Installation & Configuration

The package can be installed using pip.

pip install openclean-metanome

The openclean-metanome package uses flowServ to run Metanome algorithms as serial workflows in openclean. flowServ supports two modes of execution: (1) using the Python sub-process package, and (2) using Docker.

Python Sub-Process

When running Metanome algorithms as Python sub-processes you need to have an installation of the Jave Runtime Environment (Version 8 or higher) on your local machine. You also need a local copy of the Metanome.jar wrapper. The file can be downloaded from Zenodo <https://zenodo.org/record/4604964#.YE9tif4pBH4>`_. The package also provides the option to download the file from within your Python scripts.

from openclean_metanome.download import download_jar

download_jar(verbose=True)

The example will download the jar file into the default directory (defined via the METANOME_JARPATH environment variable). If the variable is not set, the users default cache folder is used. Note that the Metanome.jar is currently about 75 MB in size. Make sure that the environment variable METANOME_JARPATH contains a reference to the downloaded jar-file if you did not download the file into the default location.

Docker

If you have Docker installed on your machine you can run Metanome using the provided Docker container image. To do so, make sure that the environment variable METANOME_WORKER references the configuration file docker_worker.yaml that is included in the config folder of this repository.

Algorithms

The package currently supports two data profiling algorithms.

HyFD

The HyFD algorithm (A Hybrid Approach to Functional Dependency Discovery) is a functional dependency discovery algorithm. Details about the algorithm can be found in:

::

Thorsten Papenbrock, Felix Naumann A Hybrid Approach to Functional Dependency Discovery ACM International Conference on Management of Data (SIGMOD ‘16)

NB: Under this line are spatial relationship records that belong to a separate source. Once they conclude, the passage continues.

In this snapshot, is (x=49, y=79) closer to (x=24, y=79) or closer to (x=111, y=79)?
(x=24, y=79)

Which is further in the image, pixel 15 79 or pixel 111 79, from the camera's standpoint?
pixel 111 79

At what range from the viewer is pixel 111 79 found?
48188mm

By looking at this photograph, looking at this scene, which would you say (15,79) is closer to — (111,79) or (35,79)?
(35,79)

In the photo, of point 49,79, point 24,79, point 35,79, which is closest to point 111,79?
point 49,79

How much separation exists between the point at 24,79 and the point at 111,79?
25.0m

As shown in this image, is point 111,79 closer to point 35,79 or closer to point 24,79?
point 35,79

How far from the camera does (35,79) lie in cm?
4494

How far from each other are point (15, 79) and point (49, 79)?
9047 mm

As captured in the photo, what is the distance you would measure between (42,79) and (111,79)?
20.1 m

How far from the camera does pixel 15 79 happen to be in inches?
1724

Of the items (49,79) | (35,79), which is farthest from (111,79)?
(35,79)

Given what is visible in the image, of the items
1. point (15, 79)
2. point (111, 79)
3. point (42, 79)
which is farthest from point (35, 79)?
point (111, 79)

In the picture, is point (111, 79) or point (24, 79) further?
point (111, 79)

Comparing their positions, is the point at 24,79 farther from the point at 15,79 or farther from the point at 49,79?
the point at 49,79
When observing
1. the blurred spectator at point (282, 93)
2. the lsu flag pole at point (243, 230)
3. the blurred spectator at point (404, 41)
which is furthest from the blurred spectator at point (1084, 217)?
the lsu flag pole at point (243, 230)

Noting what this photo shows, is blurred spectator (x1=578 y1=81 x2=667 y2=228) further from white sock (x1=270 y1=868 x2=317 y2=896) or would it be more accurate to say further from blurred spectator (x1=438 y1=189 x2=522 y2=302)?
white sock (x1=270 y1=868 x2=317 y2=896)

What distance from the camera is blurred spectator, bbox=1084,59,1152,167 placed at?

For an example of how to use the algorithm in openclean have a look at the example notebook Run HyFD Algorithm - Example.

HyUCC

The HyUCC algorithm (A Hybrid Approach for Efficient Unique Column Combination Discovery) is a unique column combination discovery. Details about the algorithm can be found here.

For an example of how to use the algorithm in openclean have a look at the example notebook Run HyUCC Algorithm - Example.